Bari Weiss, New York Times
That kind of choice would have been familiar to previous generations of left-wing Jews, particularly those in Europe, who felt the tug between their ethnic heritage and their ‘internationalist’ ideological sympathies. But this is the United States. Here, progressives are supposed to be comfortable with the idea of hyphenated identities and overlapping ethnic, sexual and political affinities. Since when did a politics that celebrates choice — and choices — devolve into a requirement of being forced to choose?
Jews on the left, particularly in recent years, have attempted to square this growing discomfort by becoming more anti-Israel. But if history has taught the Jews anything it’s that this kind of contortion never ends well.”
Alan Dershowitz, Professor Emeritus Harvard Law School
Jennifer Ann Moses, USA Today
… when it comes to hating Jews, normative reality has nothing to do with it. The only thing that matters is the narrative of hatred.”https://www.usatoday.com/
Jonathan S. Tobin, Jewish Press
It isn’t alt-right Internet trolls who are orchestrating anti-Jewish protests like those of Linda Sarsour or efforts to boycott Israeli plays at Lincoln Center, where the appearance of even the work of a critic of Israel like David Grossman was enough to generate protest from mainstream artists.
Nor is it Trump who is responsible for turning universities into places where Jewish students no longer feel safe expressing their Jewish identity.

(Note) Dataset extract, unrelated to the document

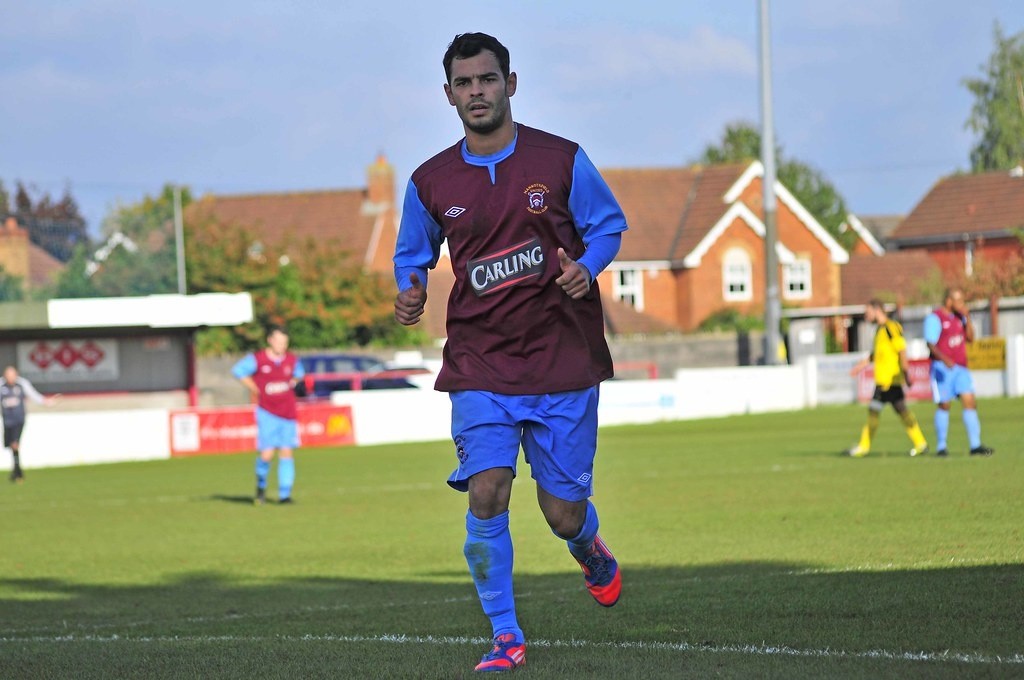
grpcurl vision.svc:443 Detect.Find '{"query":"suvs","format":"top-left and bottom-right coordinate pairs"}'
top-left (288, 354), bottom-right (418, 397)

But unfortunately, all too many liberals would still rather believe Trump, their main political foe, is the real reason anti-Semitism is growing.”
Hannah Dreyfus, Jewish Week
The International Women’s Strike [March 8, 2017], which called for the ‘decolonization of Palestine,’ solicited the participation of Rasmea Yousef Odeh, a Palestinian woman convicted and sentenced by an Israeli military court in 1970 to life in prison for two bombing attacks. [She was released in a prisoner exchange after just 10 years in prison.]
Emily Shire, a journalist and editor living in New York who covers feminism and politics, wrote an op-ed for The New York Times about her conflicted Zionist and feminist identities. The article — headlined ‘Does Feminism Have Room for Zionists?’ — was prompted by the controversial platform of the Women’s Strike and the involvement of Odeh.
Speaking to The Jewish Week the day after her piece was published, Shire said the “outrage and negative comments” she received in response to the article were “unlike anything I’ve ever experienced before. “I received my first-ever comment from someone wishing I would die.”
It’s a reality that the extreme right and the extreme left are closer to each other than either is to the center. Hatred of Jews and Israel is a uniting factor. Whether from the left or the right, antisemites seem to get away with it. There’s nothing more to say.